Tue Aug 8 11:10:52 EEST 2023

#10510: FFMPEG decode 608 caption to webvtt with big cues. How to generate with
smaller cues (i.e. gop size)?
-------------------------------------+-------------------------------------
             Reporter:  Qi Cao       |                    Owner:  (none)
                 Type:  enhancement  |                   Status:  new
             Priority:  normal       |                Component:
                                     |  undetermined
              Version:  unspecified  |               Resolution:
             Keywords:  caption      |               Blocked By:
             Blocking:               |  Reproduced by developer:  0
Analyzed by developer:  0            |
-------------------------------------+-------------------------------------
Description changed by Qi Cao:

Old description:

> Summary of the bug: We are using FFMPEG to decode 608 caption to webvtt.
> webvtt files contains cues with large timespan, such as playing music for
> two minutes.

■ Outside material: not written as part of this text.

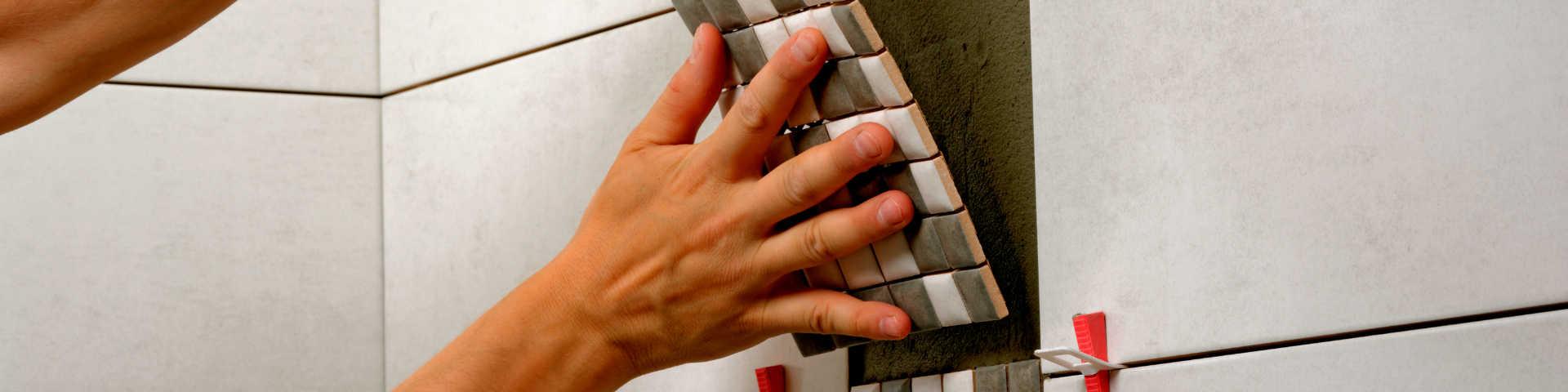 glazurnik układa płytki na ścianie, wykorzystując klipsy i kliny do poziomowania płytek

Since we are getting this till the end of caption, it is too
> late to display the caption. We are wondering if we could decode the
> captions to smaller cues, such as gop size. We have been playing the
> segment command switch with no luck. Could you shed light on this?
>
> How to reproduce:
> ffmpeg -data_field first -y -t 10 -f lavfi -i
> "movie='fallbeatcaptiontest.mp4':streams='v+a'[out0+subcc][out1]" -c:v
> rawvideo -f rawvideo -pix_fmt nv12 -c:a pcm_s16le -f s16le -ar 16000 -ac
> 1 -map a -map v -f nut base.nut -map 0:s -c:s webvtt -f webvtt cap-
> base.vtt
>

> Tried:
> ffmpeg -data_field first -y -t 10 -f lavfi -i
> "movie='fallbeatcaptiontest.mp4':streams='v+a'[out0+subcc][out1]" -c:v
> rawvideo -f rawvideo -pix_fmt nv12 -c:a pcm_s16le -f s16le -ar 16000 -ac
> 1 -map a -map v -f nut base.nut -map 0:s -f segment -segment_time 2
> -segment_format webvtt output_cue_%03d.vtt
>
> It generated multiple vtt files, but didn't chunk existing large cue to 2
> seconds as expected.

New description:

 Summary of the bug: We are using FFMPEG to decode 608 caption to webvtt.
 webvtt files contains cues with large timespan, such as playing music for
 two minutes. Since we are getting this till the end of caption, it is too
 late to display the caption. We are wondering if we could decode the
 captions to smaller cues, such as gop size. We have been playing the
 segment command switch with no luck. Could you shed light on this?

 How to reproduce:
 ffmpeg -data_field first -y -t 10 -f lavfi -i
 "movie='fallbeatcaptiontest.mp4':streams='v+a'[out0+subcc][out1]" -c:v
 rawvideo -f rawvideo -pix_fmt nv12 -c:a pcm_s16le -f s16le -ar 16000 -ac 1
 -map a -map v -f nut base.nut -map 0:s -c:s webvtt -f webvtt cap-base.vtt

 Tried:
 ffmpeg -data_field first -y -t 10 -f lavfi -i
 "movie='fallbeatcaptiontest.mp4':streams='v+a'[out0+subcc][out1]" -c:v
 rawvideo -f rawvideo -pix_fmt nv12 -c:a pcm_s16le -f s16le -ar 16000 -ac 1
 -map a -map v -f nut base.nut -map 0:s -f segment -segment_time 2
 -segment_format webvtt output_cue_%03d.vtt

 It generated multiple vtt files, but didn't chunk existing large cue to 2
 seconds as expected.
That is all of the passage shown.